### WHAT YOU WILL DO
Could you repeat the Pseudodoxia Epidemica listing from "Rear paste down" up to and including "IV (ending l.104).", swapping "soiling" for "staining"?

### SOURCE EXTRACT
※

Thomas Browne, Pseudodoxia Epidemica, 1650 - with Shakespeare second folio leaf!

Thomas Browne, Pseudodoxia Epidemica, 1650 - with Shakespeare second folio leaf!

Pseudodoxia Epidemica: Or, Enquiries into Very many Received Tenents, And commonly Presumed Truths. By Thomas Browne, Dr of Physick. The Second Edition, Corrected and much Enlarged by the Author. Together with some Marginall Observations, and a Table Alphabeticall at the end.
London, 1650.

 

Small folio in contemporary full brown leather with five raised bands on spine. Red page edges. Leather scuffed at coroners and edges, as well as chipped at top of spine. Rear hinge starting to crack at top and bottom. Boards still securely attached. Both hinges cracked internally. Book plate and somewhat elaborate 17th century annotation on front paste down. Prior owner’s signatures on full title and Address to the Reader. Some mild brown stains and rare worming scattered about text block, not at all intrusive. Binding tight throughout. Pages bright and margins ample.

 

Rear paste down is page 75 extracted from Shakespeare’s The Life of King Henry the Fifth, textually and typographically matching that of the Second Folio of 1632 (cropped 8 lines from the bottom and with scattered soiling, the text corresponds to Act 2, scene II (beginning l.144) into scene IV (ending l.104).

※

### SOURCE EXCERPT
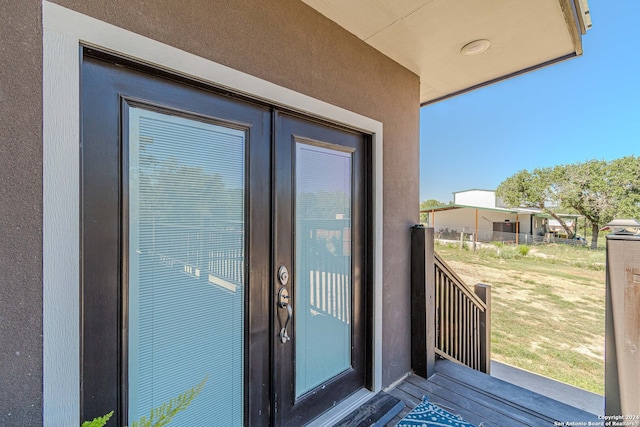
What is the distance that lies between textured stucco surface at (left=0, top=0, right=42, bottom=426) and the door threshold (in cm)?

※

### CORRECT RESPONSE
Rear paste down is page 75 extracted from Shakespeare’s The Life of King Henry the Fifth, textually and typographically matching that of the Second Folio of 1632 (cropped 8 lines from the bottom and with scattered staining, the text corresponds to Act 2, scene II (beginning l.144) into scene IV (ending l.104).